Mais de 40 organizações defensoras dos direitos humanos e da liberdade de expressão assinam uma carta aberta dirigida às autoridades brasileiras para condenar a denúncia oferecida pelo Ministério Público Federal (MPF) contra o jornalista Glenn Greenwald. A ação foi mobilizada pela Repórteres sem Fronteiras e a Freedom of the Press Foundation. As acusações por parte do MPF ainda deverão ser analisada por um juiz federal, dando uma oportunidade ao judiciário de rejeitá-la e assegurar a liberdade de imprensa. Ainda assim, o efeito dissuasivo que gera esse tipo de intimidação permanece. Ao se permitir que essa estratégia prevaleça, se coloca em risco a liberdade de expressão, a liberdade de imprensa e a liberdade de participação democrática.

24 de janeiro de 2020


Para:

Presidente da República, Jair Bolsonaro 

Presidente da Câmara dos Deputados, Rodrigo Maia 

Presidente do Senado, David Alcolumbre

Presidente do Supremo Tribunal Federal, José Antonio Dias Toffoli


Cc:

Procurador Geral da República, Augusto Aras 

Corregedora Geral do MPF, Elizeta Maria de Paiva Ramos 

Procuradora Federal dos Direitos dos Cidadãos, Deborah Duprat 


As organizações signatárias, defensoras da liberdade de imprensa e dos direitos civis, condenam enfaticamente a denúncia oferecida pelo Ministério Público Federal (MPF) contra o renomado jornalista investigativo Glenn Greenwald.


Estas representam uma clara tentativa de intimidação e retaliação contra Glenn Greenwald e o The Intercept Brasil, em decorrência da publicação de uma série de reportagens com base em mensagens que aparentam indicar a colaboração entre um procurador e o juiz responsável por julgar os crimes identificados pela força-tarefa da Operação Lava Jato. Ao acusar Glenn Greenwald de ter cometido crimes digitais, o Ministério Público Federal (MPF) essencialmente criminaliza práticas legítimas relativas ao exercício jornalístico, inibindo simultaneamente jornalistas e suas fontes.

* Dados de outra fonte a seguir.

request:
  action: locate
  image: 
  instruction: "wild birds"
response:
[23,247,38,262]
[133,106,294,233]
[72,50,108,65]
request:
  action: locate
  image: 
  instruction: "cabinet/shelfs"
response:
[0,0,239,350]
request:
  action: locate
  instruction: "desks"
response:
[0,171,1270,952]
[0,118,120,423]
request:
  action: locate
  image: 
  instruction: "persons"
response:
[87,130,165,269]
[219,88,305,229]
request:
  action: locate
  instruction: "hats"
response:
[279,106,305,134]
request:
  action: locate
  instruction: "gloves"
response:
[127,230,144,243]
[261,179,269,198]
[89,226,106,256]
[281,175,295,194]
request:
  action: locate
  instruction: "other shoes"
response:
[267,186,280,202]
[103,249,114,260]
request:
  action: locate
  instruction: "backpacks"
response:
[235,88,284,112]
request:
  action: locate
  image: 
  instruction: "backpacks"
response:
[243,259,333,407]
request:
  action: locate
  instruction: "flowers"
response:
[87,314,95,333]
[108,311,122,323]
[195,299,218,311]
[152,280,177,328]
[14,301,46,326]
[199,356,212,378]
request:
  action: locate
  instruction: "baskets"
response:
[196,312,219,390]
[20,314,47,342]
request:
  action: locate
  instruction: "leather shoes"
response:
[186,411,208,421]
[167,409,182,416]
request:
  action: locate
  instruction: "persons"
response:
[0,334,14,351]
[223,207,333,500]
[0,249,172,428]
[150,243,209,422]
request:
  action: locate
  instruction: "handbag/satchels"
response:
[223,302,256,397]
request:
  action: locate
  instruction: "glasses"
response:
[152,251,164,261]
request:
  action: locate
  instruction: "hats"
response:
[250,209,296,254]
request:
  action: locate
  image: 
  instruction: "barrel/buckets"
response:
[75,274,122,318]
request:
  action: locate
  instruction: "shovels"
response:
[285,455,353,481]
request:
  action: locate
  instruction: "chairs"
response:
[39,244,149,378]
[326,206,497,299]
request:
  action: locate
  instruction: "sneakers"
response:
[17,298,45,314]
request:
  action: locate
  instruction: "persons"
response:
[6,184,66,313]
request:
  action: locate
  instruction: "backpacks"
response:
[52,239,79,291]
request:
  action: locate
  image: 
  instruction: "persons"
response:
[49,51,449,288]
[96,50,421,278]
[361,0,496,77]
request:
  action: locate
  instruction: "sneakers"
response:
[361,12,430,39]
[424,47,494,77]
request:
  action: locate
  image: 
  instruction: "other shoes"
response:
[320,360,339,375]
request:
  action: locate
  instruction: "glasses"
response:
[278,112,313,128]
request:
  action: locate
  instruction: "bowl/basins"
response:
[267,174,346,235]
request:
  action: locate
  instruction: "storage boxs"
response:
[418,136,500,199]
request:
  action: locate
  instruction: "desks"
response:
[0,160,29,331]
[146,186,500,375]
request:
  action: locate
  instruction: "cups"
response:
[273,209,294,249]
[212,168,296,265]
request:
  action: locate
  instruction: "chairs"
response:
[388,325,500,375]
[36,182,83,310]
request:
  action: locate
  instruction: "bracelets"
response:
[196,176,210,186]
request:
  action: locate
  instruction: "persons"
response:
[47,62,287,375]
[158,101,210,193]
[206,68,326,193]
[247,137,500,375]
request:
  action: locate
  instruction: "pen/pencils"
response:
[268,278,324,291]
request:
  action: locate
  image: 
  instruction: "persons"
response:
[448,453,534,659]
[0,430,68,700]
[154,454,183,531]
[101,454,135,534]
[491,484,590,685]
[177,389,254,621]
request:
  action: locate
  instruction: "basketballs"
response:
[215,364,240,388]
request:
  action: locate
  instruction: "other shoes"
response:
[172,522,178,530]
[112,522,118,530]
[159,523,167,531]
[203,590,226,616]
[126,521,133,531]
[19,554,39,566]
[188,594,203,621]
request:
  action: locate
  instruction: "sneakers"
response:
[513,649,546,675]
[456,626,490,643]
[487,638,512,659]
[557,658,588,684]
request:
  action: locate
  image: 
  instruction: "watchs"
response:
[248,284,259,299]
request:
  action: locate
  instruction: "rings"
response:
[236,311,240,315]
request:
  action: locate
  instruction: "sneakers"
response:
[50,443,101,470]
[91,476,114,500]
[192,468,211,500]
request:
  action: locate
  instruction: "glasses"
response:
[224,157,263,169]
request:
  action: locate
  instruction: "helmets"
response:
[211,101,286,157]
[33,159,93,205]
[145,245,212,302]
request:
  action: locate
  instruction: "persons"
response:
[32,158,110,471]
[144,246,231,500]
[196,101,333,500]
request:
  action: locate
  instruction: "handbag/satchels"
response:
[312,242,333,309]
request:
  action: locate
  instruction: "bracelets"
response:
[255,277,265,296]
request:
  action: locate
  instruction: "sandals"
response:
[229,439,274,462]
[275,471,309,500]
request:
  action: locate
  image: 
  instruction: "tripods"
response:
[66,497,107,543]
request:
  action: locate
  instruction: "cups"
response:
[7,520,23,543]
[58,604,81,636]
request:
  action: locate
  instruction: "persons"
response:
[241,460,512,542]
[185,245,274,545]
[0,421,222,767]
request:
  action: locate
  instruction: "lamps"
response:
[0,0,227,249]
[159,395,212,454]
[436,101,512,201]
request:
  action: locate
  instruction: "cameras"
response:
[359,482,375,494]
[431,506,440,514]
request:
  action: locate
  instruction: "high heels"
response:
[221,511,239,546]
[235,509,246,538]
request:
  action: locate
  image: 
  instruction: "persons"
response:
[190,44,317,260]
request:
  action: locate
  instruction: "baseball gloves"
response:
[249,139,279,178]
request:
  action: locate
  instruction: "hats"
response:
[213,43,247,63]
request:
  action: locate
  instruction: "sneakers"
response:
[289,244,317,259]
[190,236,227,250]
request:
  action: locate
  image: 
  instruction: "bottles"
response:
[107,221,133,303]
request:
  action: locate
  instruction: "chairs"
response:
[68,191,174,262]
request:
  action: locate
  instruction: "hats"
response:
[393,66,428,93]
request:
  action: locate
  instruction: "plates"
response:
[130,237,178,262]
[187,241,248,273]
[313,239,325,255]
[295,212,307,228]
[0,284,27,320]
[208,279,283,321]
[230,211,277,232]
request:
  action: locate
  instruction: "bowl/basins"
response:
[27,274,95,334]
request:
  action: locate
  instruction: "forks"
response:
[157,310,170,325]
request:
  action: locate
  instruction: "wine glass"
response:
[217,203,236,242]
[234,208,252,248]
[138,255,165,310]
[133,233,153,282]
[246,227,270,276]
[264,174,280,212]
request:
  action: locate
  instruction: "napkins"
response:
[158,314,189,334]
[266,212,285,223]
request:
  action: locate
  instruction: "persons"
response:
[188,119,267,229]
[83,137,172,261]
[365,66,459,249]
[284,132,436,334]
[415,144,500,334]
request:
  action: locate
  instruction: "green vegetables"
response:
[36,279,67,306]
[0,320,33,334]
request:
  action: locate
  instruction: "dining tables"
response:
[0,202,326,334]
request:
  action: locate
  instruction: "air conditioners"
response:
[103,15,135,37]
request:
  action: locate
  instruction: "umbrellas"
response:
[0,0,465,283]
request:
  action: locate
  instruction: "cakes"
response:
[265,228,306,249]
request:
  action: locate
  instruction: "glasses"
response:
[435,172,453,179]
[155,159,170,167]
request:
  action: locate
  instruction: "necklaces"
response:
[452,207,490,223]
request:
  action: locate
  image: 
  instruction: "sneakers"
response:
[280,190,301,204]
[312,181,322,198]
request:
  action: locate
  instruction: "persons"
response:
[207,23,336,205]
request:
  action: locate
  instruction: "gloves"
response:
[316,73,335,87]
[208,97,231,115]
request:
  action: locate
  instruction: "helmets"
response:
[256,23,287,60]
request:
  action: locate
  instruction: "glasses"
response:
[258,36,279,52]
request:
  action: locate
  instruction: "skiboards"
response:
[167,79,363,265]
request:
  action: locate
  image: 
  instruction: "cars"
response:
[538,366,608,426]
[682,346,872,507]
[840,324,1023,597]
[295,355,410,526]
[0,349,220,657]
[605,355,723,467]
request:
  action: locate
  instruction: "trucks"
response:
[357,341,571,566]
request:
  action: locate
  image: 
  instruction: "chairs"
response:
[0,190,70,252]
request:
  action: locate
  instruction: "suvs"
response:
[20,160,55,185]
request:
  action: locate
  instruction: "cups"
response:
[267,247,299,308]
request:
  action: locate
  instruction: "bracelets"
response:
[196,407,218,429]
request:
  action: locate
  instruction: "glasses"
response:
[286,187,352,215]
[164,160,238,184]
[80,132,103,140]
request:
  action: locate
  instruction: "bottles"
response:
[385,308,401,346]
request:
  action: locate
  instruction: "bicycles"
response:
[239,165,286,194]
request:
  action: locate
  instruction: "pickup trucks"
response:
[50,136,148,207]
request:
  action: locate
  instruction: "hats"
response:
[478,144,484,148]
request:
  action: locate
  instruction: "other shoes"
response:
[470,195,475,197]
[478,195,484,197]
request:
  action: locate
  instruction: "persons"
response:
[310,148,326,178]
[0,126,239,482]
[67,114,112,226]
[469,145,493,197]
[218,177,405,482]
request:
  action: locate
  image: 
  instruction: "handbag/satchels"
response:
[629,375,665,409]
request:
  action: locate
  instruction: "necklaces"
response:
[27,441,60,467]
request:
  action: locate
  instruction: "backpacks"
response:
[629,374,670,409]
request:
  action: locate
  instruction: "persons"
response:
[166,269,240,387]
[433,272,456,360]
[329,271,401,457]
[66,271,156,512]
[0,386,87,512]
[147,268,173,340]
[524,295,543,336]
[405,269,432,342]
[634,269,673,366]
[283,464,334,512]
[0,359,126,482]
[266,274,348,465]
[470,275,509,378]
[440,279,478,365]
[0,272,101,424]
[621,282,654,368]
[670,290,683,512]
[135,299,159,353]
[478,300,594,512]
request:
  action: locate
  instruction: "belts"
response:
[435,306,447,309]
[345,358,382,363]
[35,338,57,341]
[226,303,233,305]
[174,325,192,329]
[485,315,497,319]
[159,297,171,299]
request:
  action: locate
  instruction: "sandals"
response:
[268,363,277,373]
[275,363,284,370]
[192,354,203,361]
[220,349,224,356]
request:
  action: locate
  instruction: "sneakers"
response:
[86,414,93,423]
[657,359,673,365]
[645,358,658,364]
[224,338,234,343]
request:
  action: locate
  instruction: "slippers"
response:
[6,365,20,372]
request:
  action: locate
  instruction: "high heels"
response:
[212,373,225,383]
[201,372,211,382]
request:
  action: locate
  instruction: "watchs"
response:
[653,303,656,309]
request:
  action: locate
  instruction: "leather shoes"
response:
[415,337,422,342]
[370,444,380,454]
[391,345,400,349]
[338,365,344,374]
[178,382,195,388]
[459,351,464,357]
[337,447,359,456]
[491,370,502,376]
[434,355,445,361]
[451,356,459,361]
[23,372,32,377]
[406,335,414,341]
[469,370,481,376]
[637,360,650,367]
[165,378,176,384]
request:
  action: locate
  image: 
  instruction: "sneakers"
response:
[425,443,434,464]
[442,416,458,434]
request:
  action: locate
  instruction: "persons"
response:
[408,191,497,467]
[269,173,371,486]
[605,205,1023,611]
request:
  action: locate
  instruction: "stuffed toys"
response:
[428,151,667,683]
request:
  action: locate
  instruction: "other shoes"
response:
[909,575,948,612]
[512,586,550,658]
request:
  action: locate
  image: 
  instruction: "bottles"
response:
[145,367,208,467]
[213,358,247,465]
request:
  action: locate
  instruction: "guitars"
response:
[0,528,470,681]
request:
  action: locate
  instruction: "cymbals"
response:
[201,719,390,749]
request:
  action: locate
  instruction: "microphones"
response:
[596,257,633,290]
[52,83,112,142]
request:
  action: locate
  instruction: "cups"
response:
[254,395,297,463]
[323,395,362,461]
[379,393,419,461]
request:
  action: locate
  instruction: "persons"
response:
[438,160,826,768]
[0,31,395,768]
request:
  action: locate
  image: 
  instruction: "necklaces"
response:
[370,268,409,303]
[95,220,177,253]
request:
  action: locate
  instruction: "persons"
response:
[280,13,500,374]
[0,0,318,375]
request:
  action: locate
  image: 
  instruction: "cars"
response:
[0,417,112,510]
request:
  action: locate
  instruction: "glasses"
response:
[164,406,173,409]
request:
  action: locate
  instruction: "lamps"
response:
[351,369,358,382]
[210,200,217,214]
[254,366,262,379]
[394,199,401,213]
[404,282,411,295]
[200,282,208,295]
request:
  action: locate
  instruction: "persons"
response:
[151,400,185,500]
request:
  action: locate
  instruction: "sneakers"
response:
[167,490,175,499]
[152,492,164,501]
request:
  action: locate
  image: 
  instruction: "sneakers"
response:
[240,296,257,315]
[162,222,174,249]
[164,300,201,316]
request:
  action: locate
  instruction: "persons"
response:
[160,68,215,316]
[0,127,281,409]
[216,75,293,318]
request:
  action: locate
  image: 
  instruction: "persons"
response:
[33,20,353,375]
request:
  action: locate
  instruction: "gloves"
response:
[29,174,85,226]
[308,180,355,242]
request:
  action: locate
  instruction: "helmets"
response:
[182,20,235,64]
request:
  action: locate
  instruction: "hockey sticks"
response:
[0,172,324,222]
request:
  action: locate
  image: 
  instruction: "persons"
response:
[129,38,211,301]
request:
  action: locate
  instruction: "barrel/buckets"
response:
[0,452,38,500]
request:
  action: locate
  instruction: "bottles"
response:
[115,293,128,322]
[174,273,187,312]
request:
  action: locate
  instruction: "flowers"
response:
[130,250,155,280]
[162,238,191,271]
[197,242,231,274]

A denúncia apresentada no dia 21 de janeiro de 2020 pelo Ministério Público Federal (MPF) é apenas o mais recente episódio de uma extensa campanha para perseguir e desacreditar os jornalistas cobrindo o tema. Eles foram alvo de diversas ameaças desde junho de 2019, quando o The Intercept Brasil começou a reportar sobre o conteúdo das mensagens trocadas por autoridades públicas pelo aplicativo Telegram, obtidas por uma fonte anônima. Uma coalizão de 29 organizações defensoras da liberdade de expressão e dos direitos humanos publicou um chamado internacional em julho de 2019 para denunciar essas ameaças contra os jornalistas do The Intercept Brasil. Naquele momento, assim como agora, o alcance desses ataques transcende a figura de Glenn Greenwald e de seus colegas, e impacta a liberdade de imprensa no Brasil como um todo.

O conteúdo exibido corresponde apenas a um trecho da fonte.